■ FRAGMENTO DEL DOCUMENTO:
^^^^^^^^
Viajes
La isla de esclavos más lujosa del mundo
El suelo de Zanzíbar tiembla por la presión de tantos acontecimientos que ha vivido, entre guerras y revoluciones, hasta convertirse en un destino idílico para los amantes del lujo
La mejor manera de llegar a Zanzíbar es en avioneta. Permite al viajero obtener una excelente vista panorámica del entorno que se dispone a visitar; separamos las diferentes tonalidades de azules que hoy nos quiso mostrar el mar, ese líquido caprichoso, y vemos muy pequeñas, como motas de polvo los islotes minúsculos que hacen de bonita muralla alrededor de nuestra isla. La avioneta es zarandeada por una corriente del aire y desciende unos pocos metros de sopetón, entonces tememos no llegar nunca a nuestro destino y el miedo que se apodera de nosotros hace la aventura más excitante y real, más palpable al reconocer que a ese mar de allí abajo puede antojársele masticarnos. Sin embargo estaba todo controlado, casi todo. Aterrizamos en una de las minúsculas pistas del aeropuerto de Kisauni y ya no tenemos miedo.
^^^^^^^^
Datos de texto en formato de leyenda
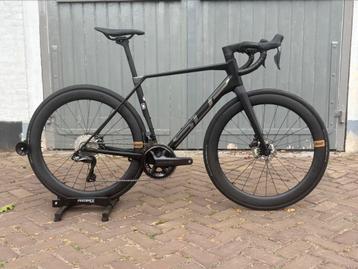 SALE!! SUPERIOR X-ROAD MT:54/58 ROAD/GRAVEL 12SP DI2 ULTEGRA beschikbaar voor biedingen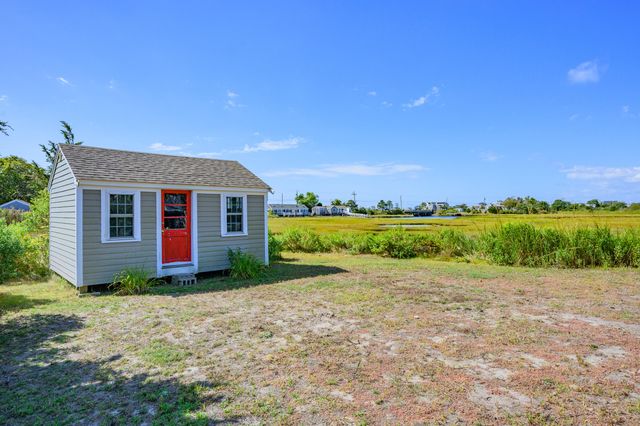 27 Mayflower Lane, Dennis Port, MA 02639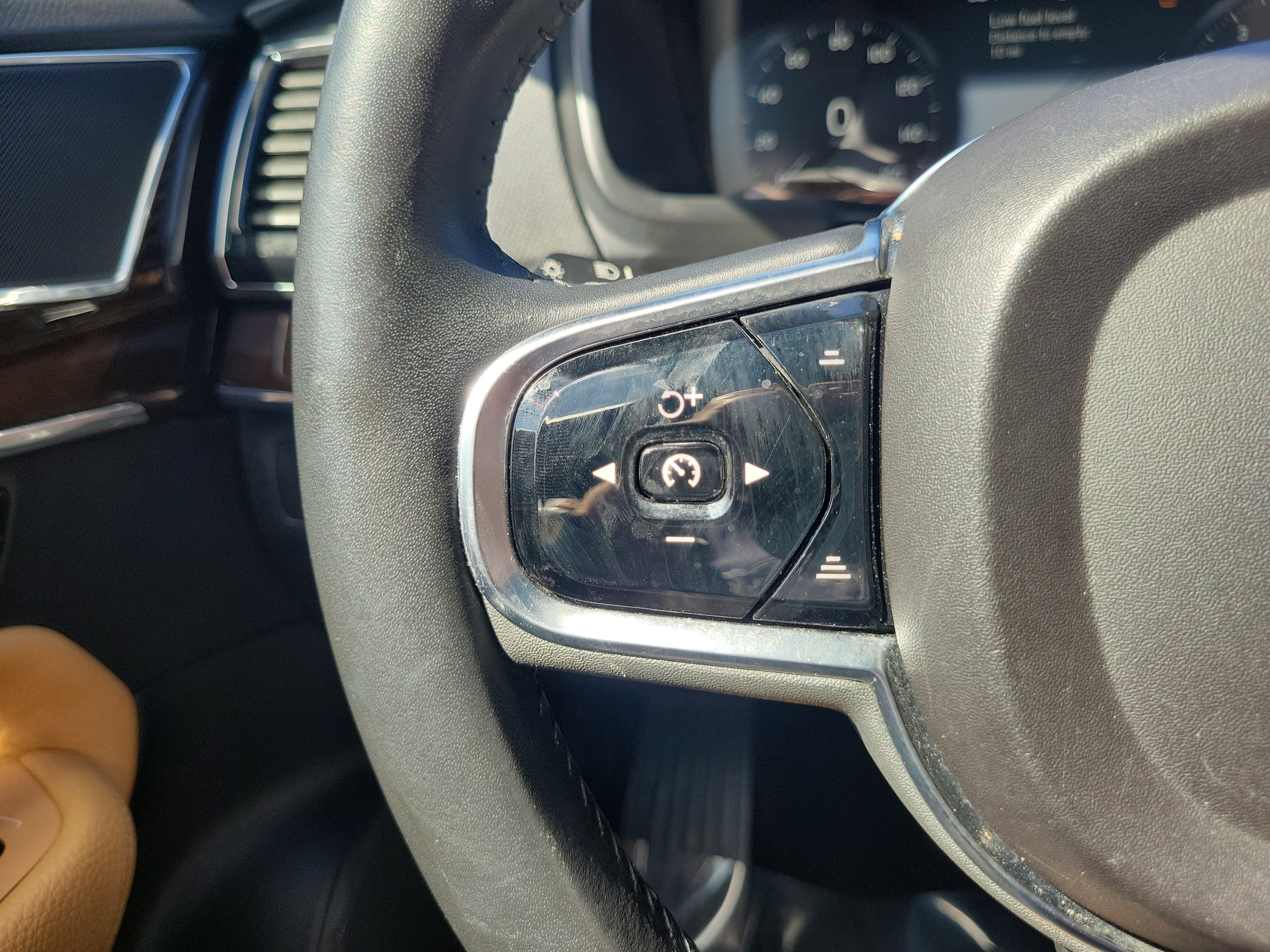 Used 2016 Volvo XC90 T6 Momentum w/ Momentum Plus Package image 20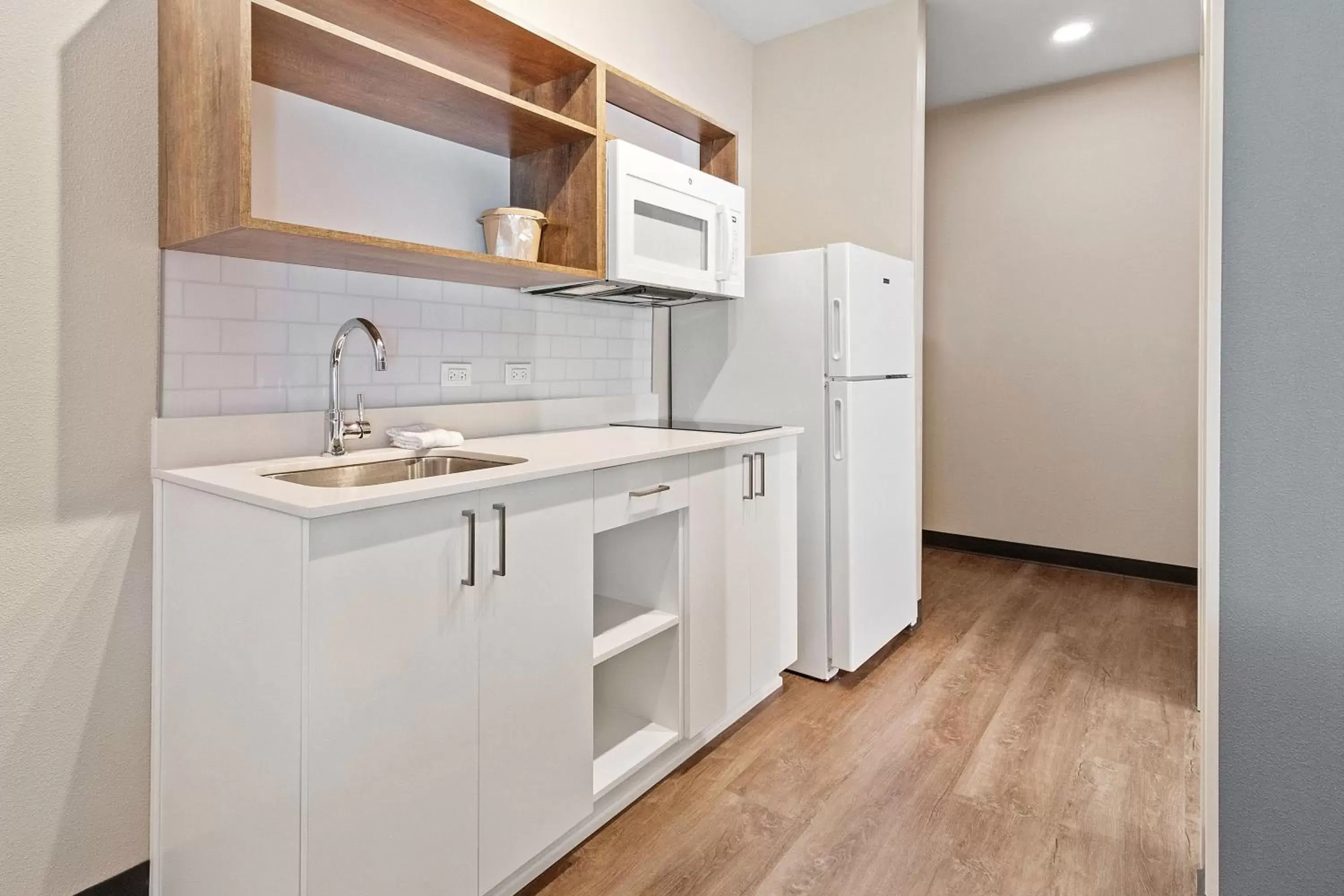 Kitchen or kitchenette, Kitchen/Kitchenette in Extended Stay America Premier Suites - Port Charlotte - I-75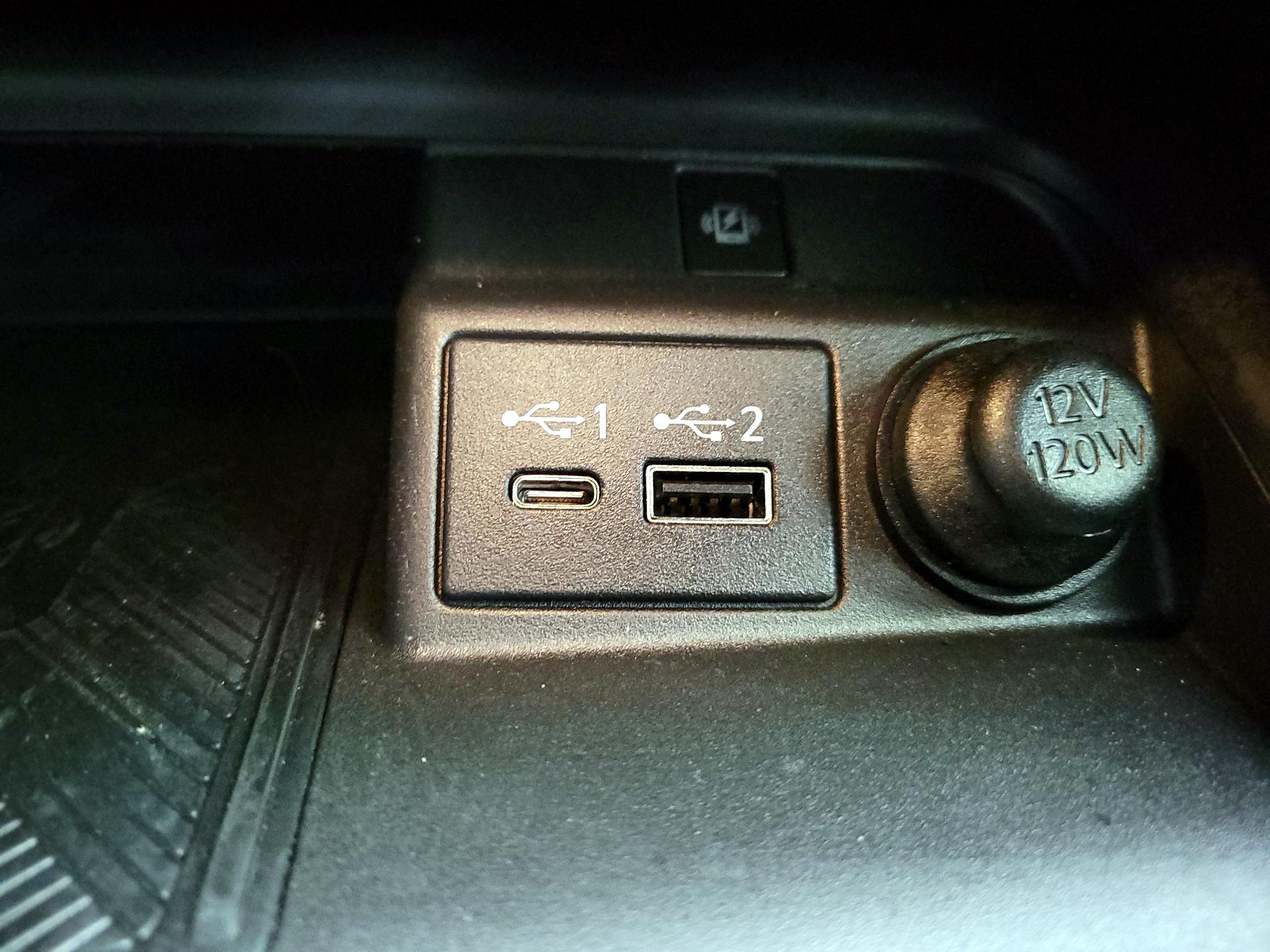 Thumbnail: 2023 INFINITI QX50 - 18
^^^^^^^^
■ TAREAS POR HACER:
(A) Según la crónica sobre Zanzíbar, ¿en qué aeropuerto aterriza la avioneta?
(B) Prosigue la crónica sobre Zanzíbar a partir de su última oración.

■ RESPUESTAS POR ÍTEM:
(A) En el aeropuerto de Kisauni.

(B)
Cuando pisamos por primera vez esta isla extraordinaria podemos sentir un ligero temblor en el suelo que fluye hacia nuestros pies. Parece rebosar de algún tipo de energía. Como a punto de estallar.
Tierra sin barbecho
Este temblor se explica por la multitud de acontecimientos que se han dado en el reducido espacio de esta isla situada al este de Tanzania, habitada desde hace tanto como 20.000 años, y la tierra de Zanzíbar nunca tuvo tiempo para descansar entre uno y otro acontecimiento, no ha podido disfrutar de una sola primavera de barbecho. El suelo que pisamos ahora parece estallar, incapaz de guardar dentro tantos sucesos. En lugares como este podemos detenernos a pensar y reconocer que, en el mismo milímetro de terreno, han ocurrido decenas de situaciones, cientos, y todas ellas, desde la más violenta y visceral hasta una que fuera digna de plasmar en una postal, pudieron ocurrir en un punto exacto. Sin posibilidad a error.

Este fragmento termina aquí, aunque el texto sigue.